I don’t know about you, but I’m heading straight back in to my daughter’s bedroom to give her beautiful sleeping head another kiss. Thank God she is safe.
I’m daughter to a single mother, sister to two sisters, and mother of a little girl. I have been raised, guided, loved and inspired by women my whole life.
Conversely, I believe in women. I am driven to change gender inequality whenever it is within my reach, but in that struggle to claim what is our due, I am intensely aware that there is privilege in that fight.
For my own daughter, as I focus on growing in her a sense of self belief, a healthy body image and ambition for whatever dreams she can conceive of, I know I have the freedom to do so because, unlike Fikere and Sopheap, she is safe, she is fed, and her education is taken care of.
Equally, I know my own life, in all it’s hectic variety of experiences, is as wonderful as it is because my single mother of three, unlike Ang, was able to work her way through university to better her job prospects.
And so it is because I am so grateful for my own and my precious little girl’s privilege, and because I want women and girls like Ang, Fikere and Sopheap to overcome poverty, that I have committed to be a part of Care’s Walk in Her Shoes Challenge.
It’s not hard.
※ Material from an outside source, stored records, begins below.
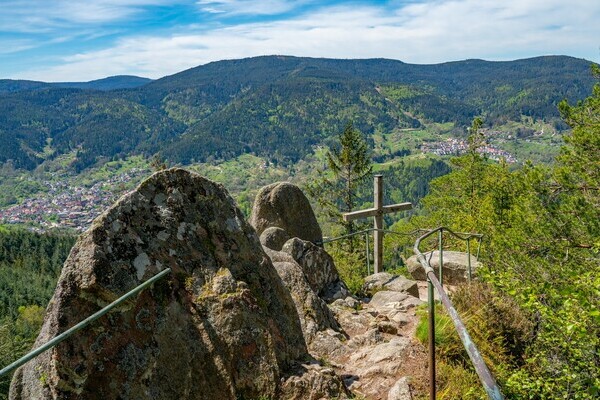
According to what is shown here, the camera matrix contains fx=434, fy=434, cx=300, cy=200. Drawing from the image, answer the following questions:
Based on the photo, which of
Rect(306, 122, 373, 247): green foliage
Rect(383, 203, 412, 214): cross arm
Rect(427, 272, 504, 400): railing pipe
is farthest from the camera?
Rect(306, 122, 373, 247): green foliage

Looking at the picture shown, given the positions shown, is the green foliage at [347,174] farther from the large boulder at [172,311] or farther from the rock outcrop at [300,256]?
the large boulder at [172,311]

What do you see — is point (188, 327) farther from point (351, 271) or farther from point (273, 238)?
point (351, 271)

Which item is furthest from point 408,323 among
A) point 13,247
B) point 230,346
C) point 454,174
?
point 13,247

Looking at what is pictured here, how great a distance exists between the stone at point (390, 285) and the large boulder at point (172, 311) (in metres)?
7.61

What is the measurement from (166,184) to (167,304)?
160 centimetres

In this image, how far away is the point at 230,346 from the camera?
17.6 ft

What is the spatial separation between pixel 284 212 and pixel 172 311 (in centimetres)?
933

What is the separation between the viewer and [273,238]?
1309 cm

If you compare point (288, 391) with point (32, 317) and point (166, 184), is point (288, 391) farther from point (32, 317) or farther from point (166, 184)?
point (32, 317)

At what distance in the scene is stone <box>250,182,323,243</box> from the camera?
14.2m

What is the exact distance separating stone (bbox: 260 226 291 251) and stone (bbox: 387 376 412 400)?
742 cm

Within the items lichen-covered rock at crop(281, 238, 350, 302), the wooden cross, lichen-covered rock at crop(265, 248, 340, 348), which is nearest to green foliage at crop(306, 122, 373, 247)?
the wooden cross

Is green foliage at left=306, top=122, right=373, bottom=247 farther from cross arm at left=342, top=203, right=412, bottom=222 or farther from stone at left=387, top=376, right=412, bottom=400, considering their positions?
stone at left=387, top=376, right=412, bottom=400

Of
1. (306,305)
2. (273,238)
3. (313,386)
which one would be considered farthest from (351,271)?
(313,386)
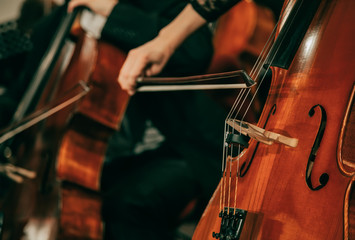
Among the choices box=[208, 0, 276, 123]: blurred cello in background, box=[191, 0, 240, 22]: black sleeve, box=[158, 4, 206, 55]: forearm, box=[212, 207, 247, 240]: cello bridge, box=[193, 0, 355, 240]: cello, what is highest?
box=[208, 0, 276, 123]: blurred cello in background

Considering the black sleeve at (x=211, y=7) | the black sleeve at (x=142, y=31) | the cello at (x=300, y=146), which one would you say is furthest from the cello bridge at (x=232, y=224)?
the black sleeve at (x=142, y=31)

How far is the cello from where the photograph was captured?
37cm

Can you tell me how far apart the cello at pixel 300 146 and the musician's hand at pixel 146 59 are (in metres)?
0.26

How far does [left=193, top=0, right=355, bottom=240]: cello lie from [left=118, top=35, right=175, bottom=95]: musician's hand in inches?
10.3

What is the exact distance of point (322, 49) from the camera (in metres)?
0.42

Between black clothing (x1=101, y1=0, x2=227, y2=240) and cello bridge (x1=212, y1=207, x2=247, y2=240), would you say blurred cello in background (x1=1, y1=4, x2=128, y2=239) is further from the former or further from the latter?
cello bridge (x1=212, y1=207, x2=247, y2=240)

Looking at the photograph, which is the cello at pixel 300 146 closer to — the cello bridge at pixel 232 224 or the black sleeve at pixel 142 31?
the cello bridge at pixel 232 224

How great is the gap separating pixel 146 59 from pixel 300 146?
0.39 meters

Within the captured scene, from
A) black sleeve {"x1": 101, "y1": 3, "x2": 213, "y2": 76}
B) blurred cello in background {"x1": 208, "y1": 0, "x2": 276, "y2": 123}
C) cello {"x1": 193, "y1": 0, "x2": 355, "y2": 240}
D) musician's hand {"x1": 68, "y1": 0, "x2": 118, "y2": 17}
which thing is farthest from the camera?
blurred cello in background {"x1": 208, "y1": 0, "x2": 276, "y2": 123}

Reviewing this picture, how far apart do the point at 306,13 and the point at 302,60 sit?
62 mm

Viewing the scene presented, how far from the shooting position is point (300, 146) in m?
0.41

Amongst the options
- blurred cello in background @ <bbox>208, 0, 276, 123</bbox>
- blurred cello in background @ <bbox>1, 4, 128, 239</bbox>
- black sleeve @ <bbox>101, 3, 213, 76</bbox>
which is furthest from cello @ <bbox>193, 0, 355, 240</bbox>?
blurred cello in background @ <bbox>208, 0, 276, 123</bbox>

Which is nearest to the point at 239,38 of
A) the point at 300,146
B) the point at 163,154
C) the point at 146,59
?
the point at 163,154

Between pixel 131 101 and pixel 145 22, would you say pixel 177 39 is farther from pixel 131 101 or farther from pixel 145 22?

I’m just going to walk 50kms in one week. 50kms, drinking clean fresh water along my way. You could do it too. If you can’t manage 50, do 25. If you think I’m a wuss, you could do 100k’s.
Whatever you can fit into your crazy life would be great. Because facts show that when women are equipped with the proper resources, they help lift families and entire communities out of poverty. That’s worth the sore feet.